Os dois entraram sob o pesado telhado e foram imediatamente guiados para uma câmara espaçosa onde muitos Santos já estavam reunidos, todos com expressões sombrias no rosto.
“Lady Cassia, você recebeu alguma notícia? O que exatamente aconteceu?”
Cassie sorriu brevemente para o elegante Rivalen de Aegis Rose e balançou a cabeça desculpando-se.
“Estou a caminho de ver o Rei. Logo haverá mais clareza.”
Um Cavaleiro de Valor chegou, então apressadamente conduziu Cassie e Sunny mais fundo na fortaleza.
Logo, eles entraram em uma câmara menor. Havia apenas algumas pessoas dentro — todos entre os campeões mais fortes e importantes do Exército da Espada.
O próprio Rei das Espadas estava sentado em uma cadeira sem adornos, esculpida em pedra, com uma expressão fria. Morgan estava de pé atrás dele, seu ar usual de diversão educada havia sumido. Nephis estava encostada em uma parede, sua armadura branca manchada de cinzas.
Sunny lhe lançou um breve olhar, depois desviou o olhar.
Havia outros três Santos do Exército da Espada na câmara — Sky Tide, Summer Knight e Sir Jest de Dagonet.
Havia mais uma pessoa, também.
Um homem bonito estava ajoelhado em frente ao trono de pedra, seu rosto abatido marcado pela dor e fadiga. Sua presença possuía uma profundidade misteriosa, como se a maior parte dele estivesse oculta.
Sua armadura escura, feita da pele de algum leviatã terrível, estava gravemente danificada e ensanguentada.
O homem mantinha a cabeça baixa, então Sunny não podia ver seus olhos. No entanto, seu cabelo preto, curiosamente, tinha ligeiros toques de azul escuro.
A expressão de Sunny mudou quando ele reconheceu seu antigo amigo e companheiro, Santo Naeve da Casa da Noite.
Cassie, por sua vez, fez uma profunda reverência.

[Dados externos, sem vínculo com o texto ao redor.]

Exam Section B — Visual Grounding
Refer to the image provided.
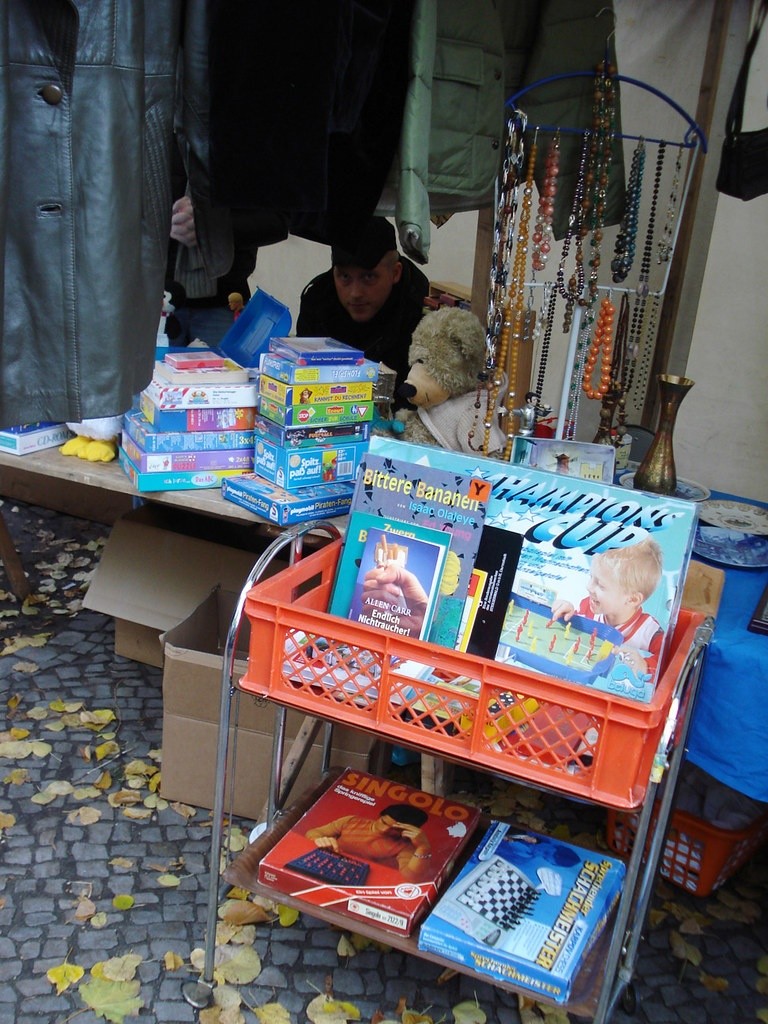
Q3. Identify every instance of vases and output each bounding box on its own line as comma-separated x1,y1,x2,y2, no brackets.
631,373,696,495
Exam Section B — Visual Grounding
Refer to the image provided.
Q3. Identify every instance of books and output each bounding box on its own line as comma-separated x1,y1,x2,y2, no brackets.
274,451,494,718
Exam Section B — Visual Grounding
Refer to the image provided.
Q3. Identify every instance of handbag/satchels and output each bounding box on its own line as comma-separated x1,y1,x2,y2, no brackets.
716,130,768,200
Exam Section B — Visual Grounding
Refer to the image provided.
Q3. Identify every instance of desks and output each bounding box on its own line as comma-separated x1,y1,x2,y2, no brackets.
0,450,352,601
616,463,768,806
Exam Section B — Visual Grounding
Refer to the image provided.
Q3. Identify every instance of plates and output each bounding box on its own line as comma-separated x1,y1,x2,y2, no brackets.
700,500,768,535
692,526,768,567
619,472,711,502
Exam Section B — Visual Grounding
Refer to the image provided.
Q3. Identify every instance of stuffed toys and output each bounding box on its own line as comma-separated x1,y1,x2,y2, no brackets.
393,304,506,462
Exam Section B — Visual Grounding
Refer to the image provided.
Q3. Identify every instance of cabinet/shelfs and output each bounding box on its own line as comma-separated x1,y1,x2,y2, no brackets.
183,525,717,1024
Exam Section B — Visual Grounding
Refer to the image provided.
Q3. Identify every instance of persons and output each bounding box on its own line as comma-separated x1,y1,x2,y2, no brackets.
497,393,548,439
550,533,663,681
227,292,246,321
503,826,540,845
484,824,581,869
360,562,428,640
166,177,260,353
305,803,433,876
296,215,431,418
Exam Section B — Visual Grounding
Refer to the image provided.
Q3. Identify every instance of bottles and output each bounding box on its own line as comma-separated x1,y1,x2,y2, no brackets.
632,373,695,496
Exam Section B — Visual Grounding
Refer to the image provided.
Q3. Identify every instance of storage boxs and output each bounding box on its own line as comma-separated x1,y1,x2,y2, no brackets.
143,369,258,411
119,448,254,494
253,436,370,489
262,352,380,385
270,336,366,366
79,501,321,670
256,767,482,940
222,473,357,527
0,427,76,456
124,410,254,452
161,583,378,828
256,374,374,406
254,415,369,449
608,799,768,898
418,819,627,1002
139,392,256,432
256,395,374,426
121,431,254,472
369,434,703,702
238,538,704,810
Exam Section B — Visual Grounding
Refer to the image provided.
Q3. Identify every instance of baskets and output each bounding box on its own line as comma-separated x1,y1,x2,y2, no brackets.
240,538,705,809
607,799,768,898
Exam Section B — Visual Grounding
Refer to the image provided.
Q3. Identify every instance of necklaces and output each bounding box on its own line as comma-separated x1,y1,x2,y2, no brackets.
466,53,694,477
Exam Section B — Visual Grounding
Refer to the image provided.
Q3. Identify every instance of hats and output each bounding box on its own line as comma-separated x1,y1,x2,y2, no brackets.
330,216,396,267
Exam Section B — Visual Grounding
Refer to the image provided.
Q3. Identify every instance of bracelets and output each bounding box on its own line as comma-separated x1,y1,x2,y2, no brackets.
413,854,432,862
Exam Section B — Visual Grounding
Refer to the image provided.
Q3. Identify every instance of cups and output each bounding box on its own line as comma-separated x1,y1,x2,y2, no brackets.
604,434,632,474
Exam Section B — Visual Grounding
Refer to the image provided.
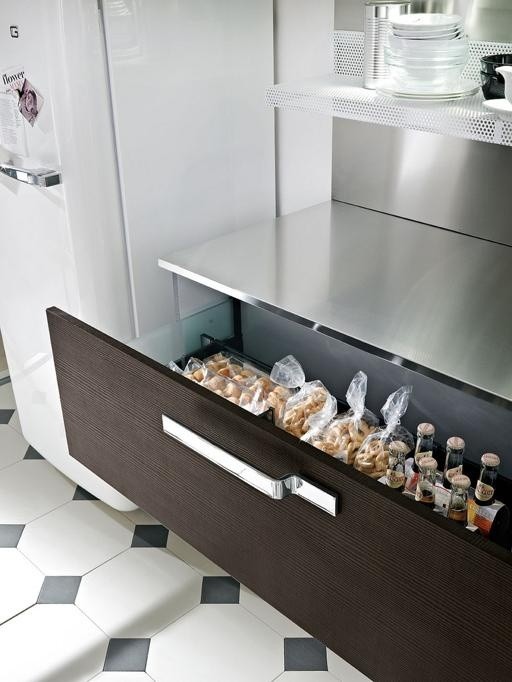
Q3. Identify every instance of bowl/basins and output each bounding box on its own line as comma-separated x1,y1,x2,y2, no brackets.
480,54,512,100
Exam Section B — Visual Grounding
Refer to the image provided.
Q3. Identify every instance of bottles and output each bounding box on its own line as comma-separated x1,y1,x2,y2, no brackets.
379,419,502,536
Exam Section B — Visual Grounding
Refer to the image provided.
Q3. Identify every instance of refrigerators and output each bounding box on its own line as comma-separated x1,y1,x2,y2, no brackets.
1,1,278,516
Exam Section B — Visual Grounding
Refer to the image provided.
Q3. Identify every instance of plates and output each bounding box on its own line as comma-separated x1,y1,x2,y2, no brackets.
483,98,512,123
375,13,480,113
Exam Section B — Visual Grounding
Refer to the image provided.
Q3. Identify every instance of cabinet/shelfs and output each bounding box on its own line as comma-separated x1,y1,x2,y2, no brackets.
46,75,512,681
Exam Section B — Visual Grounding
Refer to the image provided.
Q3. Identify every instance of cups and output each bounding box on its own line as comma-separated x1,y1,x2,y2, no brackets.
495,66,512,105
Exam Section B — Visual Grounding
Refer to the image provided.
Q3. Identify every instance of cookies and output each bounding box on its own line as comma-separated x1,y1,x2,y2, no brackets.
185,356,291,409
317,412,376,466
353,429,410,480
283,386,328,438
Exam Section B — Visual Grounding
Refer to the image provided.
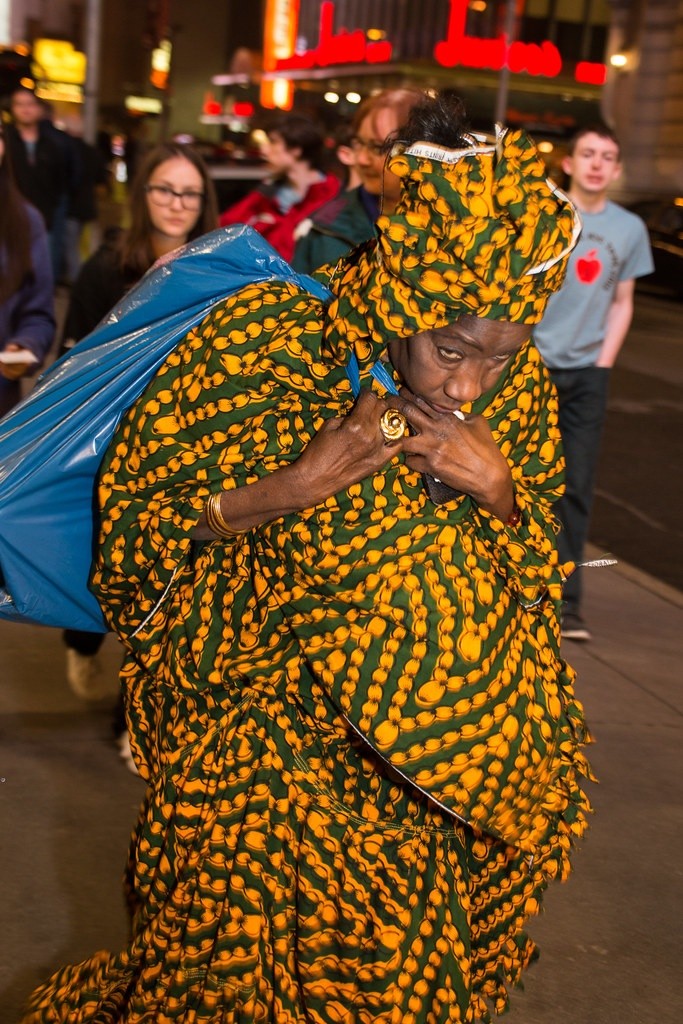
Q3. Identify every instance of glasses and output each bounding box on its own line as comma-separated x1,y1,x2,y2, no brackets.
349,137,391,157
143,181,205,211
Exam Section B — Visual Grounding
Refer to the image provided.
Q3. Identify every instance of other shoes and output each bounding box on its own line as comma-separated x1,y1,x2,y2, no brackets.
556,614,594,644
65,648,105,701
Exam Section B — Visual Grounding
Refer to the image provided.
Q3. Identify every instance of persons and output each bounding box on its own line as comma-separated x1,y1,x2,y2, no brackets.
528,117,654,642
21,116,598,1024
0,46,457,779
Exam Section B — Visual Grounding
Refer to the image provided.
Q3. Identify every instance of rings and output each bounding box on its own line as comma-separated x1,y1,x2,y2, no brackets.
380,410,406,441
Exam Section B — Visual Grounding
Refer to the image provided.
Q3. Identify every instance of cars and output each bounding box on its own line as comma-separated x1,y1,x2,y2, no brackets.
622,195,683,299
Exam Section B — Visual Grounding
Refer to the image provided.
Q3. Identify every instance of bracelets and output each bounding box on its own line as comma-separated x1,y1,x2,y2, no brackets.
207,492,250,538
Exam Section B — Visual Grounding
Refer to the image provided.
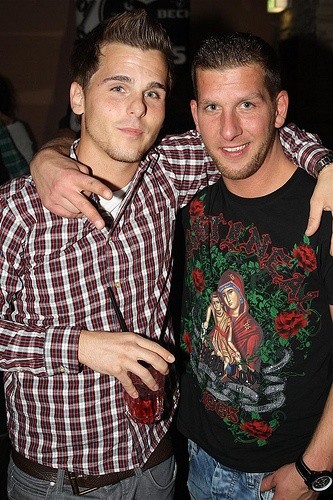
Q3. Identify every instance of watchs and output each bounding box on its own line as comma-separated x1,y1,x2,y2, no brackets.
295,454,333,491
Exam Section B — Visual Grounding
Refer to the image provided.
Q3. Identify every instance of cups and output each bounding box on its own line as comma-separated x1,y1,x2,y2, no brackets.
124,365,165,423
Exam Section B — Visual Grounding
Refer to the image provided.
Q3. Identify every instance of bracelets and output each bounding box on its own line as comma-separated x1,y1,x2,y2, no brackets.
315,154,332,174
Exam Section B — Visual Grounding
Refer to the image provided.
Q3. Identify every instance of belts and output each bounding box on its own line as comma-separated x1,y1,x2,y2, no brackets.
11,432,173,488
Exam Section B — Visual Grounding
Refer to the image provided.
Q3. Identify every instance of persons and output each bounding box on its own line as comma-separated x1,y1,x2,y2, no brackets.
1,75,33,180
30,34,333,500
0,8,332,499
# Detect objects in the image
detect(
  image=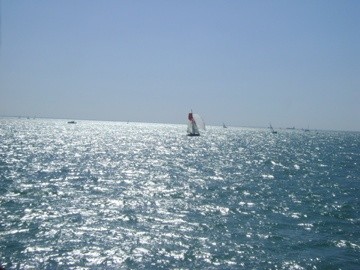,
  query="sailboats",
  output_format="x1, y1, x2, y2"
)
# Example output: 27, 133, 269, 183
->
67, 121, 77, 124
269, 123, 277, 134
223, 122, 227, 128
186, 109, 200, 136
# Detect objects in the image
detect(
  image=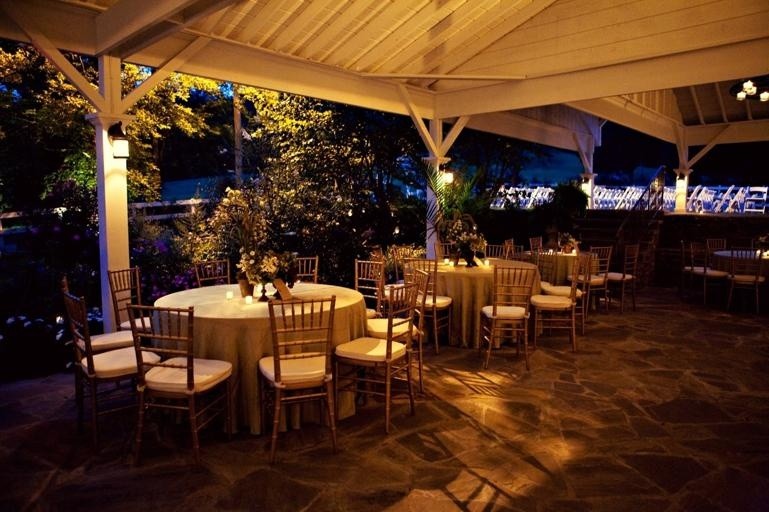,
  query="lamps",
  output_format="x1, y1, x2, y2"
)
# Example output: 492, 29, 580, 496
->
727, 76, 769, 103
438, 165, 459, 186
105, 120, 134, 163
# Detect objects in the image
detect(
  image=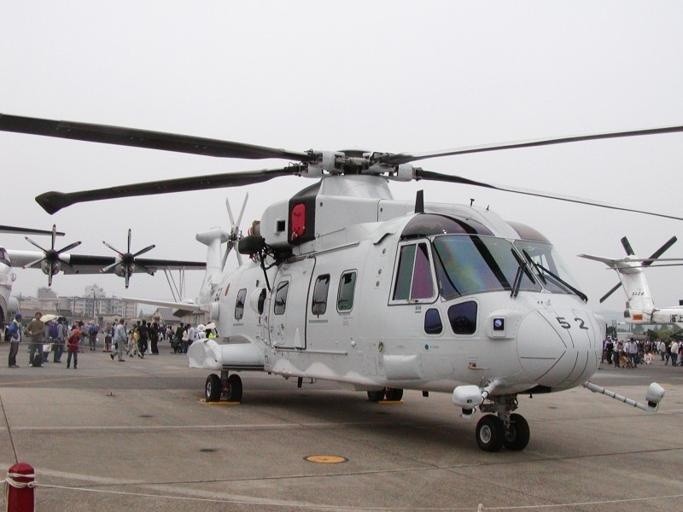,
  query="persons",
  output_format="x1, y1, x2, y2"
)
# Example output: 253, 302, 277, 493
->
4, 311, 221, 369
603, 336, 683, 368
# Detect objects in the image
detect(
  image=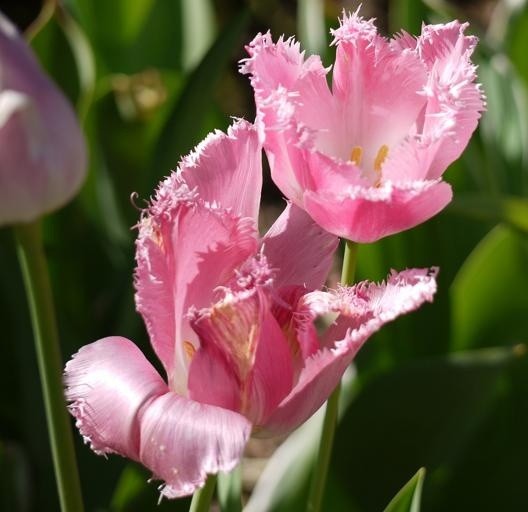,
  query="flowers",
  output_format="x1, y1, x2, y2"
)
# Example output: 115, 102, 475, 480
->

“Eu o trouxe, Sua Majestade.”
Anvil lhe lançou um olhar e acenou com a cabeça.
“Bem na hora.”
Com isso, ele voltou seu olhar para o Andarilho da Noite, permaneceu em silêncio por alguns momentos, e então perguntou em um tom frio e pesado:
“Então, Santo Naeve. Eu trouxe você e seu povo para cá, conforme você solicitou. Agora, acho que é hora de me dar uma explicação. Há relatos de que a armada da Casa da Noite está em movimento. O próprio Jardim da Noite içou velas. Então, diga-me… o que, exatamente, seus anciãos estão tramando?”
Naeve estremeceu ligeiramente e hesitou por um tempo, como se estivesse reunindo coragem.
Eventualmente, ele respirou fundo, endireitou-se e olhou o Rei das Espadas diretamente nos olhos.
Quando falou, sua voz soou firme:
“Você está enganado, Supreme Anvil. Meus anciãos não estão tramando nada. Na verdade… eles estão mortos.”
Naeve fez uma pausa por um momento e então acrescentou, roucamente:
“Todos eles foram… transformados. A Casa da Noite não existe mais.”